23 September 2002 00:00 [Source: ICB Americas]The earth's stratospheric ozone layer is recovering from the effect of chemical emissions, but it will remain vulnerable during the next decade, even if countries comply with international agreements to protect it, predicts a new scientific study.
The preliminary four year report was released last week by the United Nations Environment Program and the World Meteorological Organization on the fifteenth anniversary of the signing of the Montreal Protocol, an international agreement designed to protect the ozone layer, which shields the earth from the sun's ultraviolet rays.
"These results confirm that the Montreal Protocol is achieving its objectives.

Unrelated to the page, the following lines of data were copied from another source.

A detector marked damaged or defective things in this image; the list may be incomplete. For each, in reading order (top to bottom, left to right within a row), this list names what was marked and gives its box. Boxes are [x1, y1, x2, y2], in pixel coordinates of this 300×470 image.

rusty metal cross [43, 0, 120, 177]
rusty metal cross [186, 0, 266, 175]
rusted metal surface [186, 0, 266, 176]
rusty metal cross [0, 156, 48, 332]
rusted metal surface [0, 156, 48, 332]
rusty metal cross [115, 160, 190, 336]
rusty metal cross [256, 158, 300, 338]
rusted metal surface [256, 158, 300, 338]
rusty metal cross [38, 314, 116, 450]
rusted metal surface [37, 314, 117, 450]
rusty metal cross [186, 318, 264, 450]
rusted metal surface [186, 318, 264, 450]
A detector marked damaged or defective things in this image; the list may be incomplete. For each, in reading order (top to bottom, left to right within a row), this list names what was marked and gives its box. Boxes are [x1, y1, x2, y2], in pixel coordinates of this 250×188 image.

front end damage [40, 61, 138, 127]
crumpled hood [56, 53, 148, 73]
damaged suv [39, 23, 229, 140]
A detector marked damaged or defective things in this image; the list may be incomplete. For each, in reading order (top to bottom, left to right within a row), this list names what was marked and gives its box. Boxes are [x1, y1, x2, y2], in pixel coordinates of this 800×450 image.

During the next decades, we should see a recovery of the ozone layer," says co-author Gerard Megie, who presented the report on behalf of 250 scientists from 37 countries.
But Mr. Megie, president of the France's National Scientific Research Center, also warns that the concentration of chlorine in the stratosphere "has now reached a maximum, and the ozone layer is still quite vulnerable. It is therefore extremely important that the control measures in the Montreal Protocol are strictly respected by all."

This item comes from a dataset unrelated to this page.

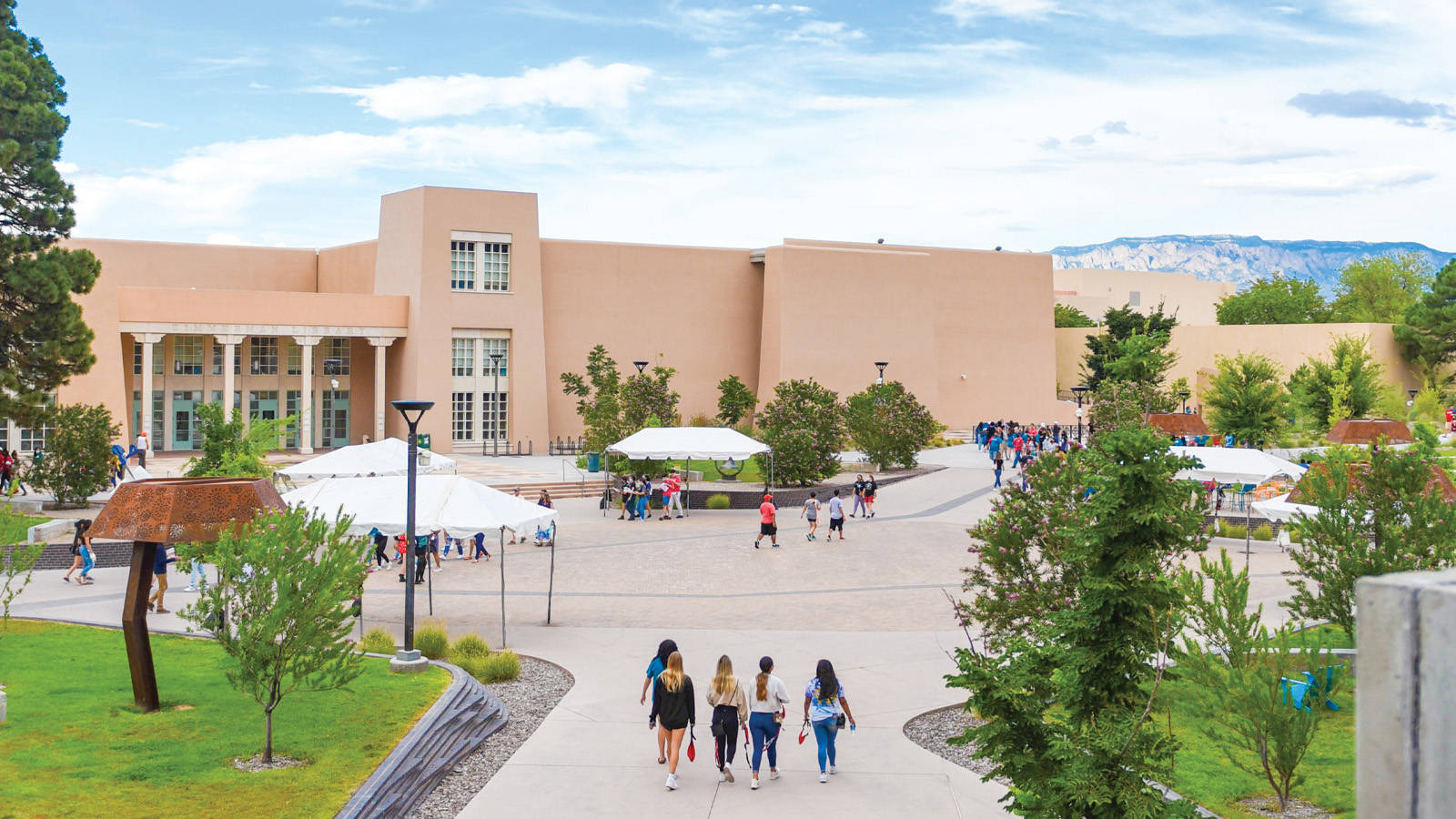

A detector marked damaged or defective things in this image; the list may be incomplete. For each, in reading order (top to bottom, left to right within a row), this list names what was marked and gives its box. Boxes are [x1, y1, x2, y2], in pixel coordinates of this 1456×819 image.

rusted metal sculpture [87, 475, 284, 711]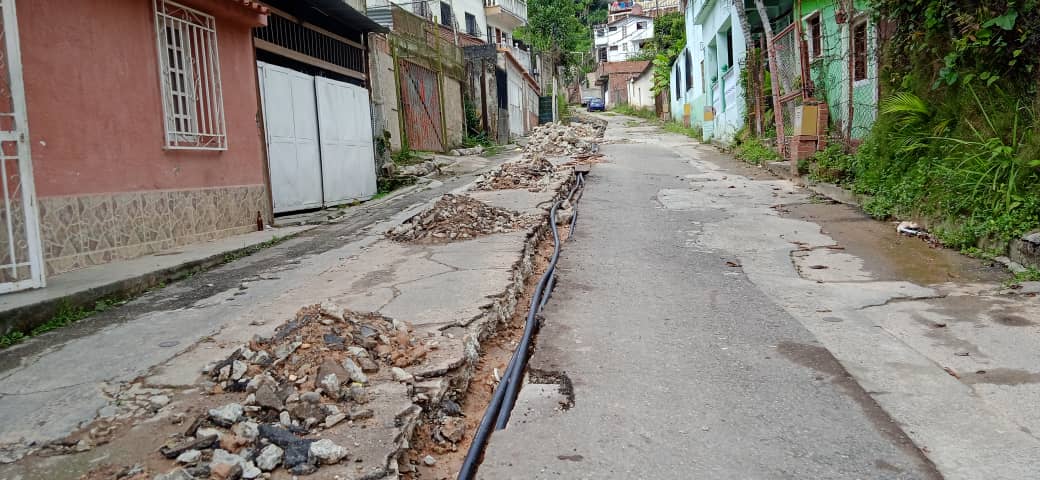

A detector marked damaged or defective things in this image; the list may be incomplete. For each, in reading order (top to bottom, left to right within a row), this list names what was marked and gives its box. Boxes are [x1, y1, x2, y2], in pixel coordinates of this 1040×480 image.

The report notes that the Antarctic "ozone hole" has increased in size over the past decade, but not as rapidly as during the 1980s. The scientists say, "it is not yet possible to say whether the area of the ozone hole has maximized."
They predict that, while another smaller ozone hole exists over the Arctic, "a future Arctic polar ozone hole similar to the Antarctic appears unlikely."

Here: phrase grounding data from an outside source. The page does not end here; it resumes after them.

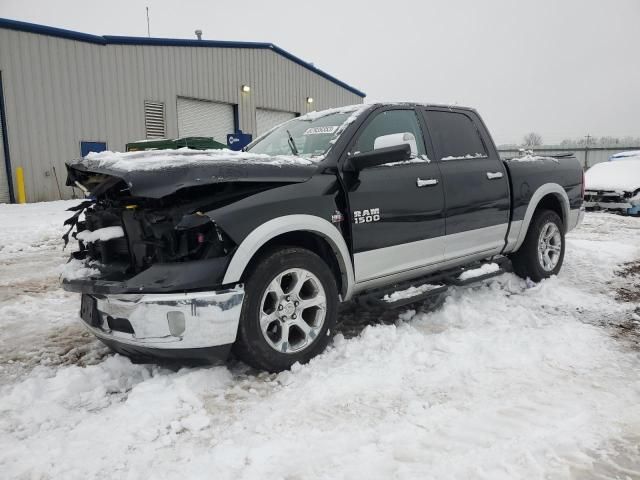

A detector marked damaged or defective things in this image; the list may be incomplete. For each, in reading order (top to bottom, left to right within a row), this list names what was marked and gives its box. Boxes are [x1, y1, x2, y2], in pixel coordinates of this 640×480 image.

crumpled hood [66, 147, 318, 198]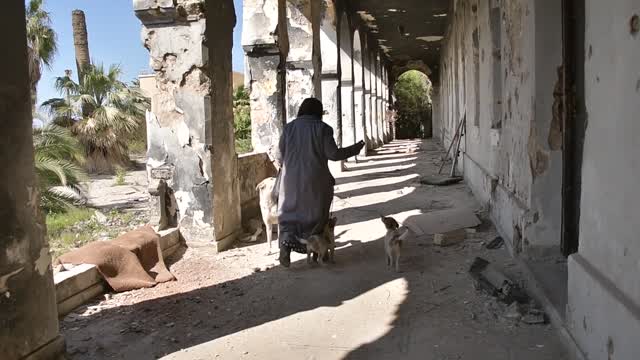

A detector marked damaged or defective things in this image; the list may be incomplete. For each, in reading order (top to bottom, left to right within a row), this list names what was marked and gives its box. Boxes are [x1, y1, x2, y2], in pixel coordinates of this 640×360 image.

peeling plaster wall [0, 2, 63, 358]
peeling plaster wall [136, 0, 241, 249]
broken concrete block [432, 229, 468, 246]
peeling plaster wall [438, 0, 564, 258]
peeling plaster wall [568, 0, 640, 358]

Developed countries responsible for most ozone depleting emissions have now phased out use of chlorofluorocarbons (CFCs) and related chemicals. To ensure these gains are not lost, the report states it is imperative that developing countries follow suit.
"While the majority of developing countries seemed to be on course in terms of compliance with their individual phase-out scheduled, some of them are still lagging behind," says Marco Gonzalez, executive secretary of the Ozone Secretariat.
Under the Montreal Protocol, developing countries are committed to reducing their consumption and production of CFCs by 50 percent by 2005 and by 85 percent by 2007.
By 2005, they must also reduce their consumption of halons by 50 percent, of methyl bromide by 20 percent, carbon tetrachloride by 85 percent and methylchloroform by 30 percent.
China and India are among the developing nations that have taken steps to eliminate the emission of ozone de-pleters, the report notes.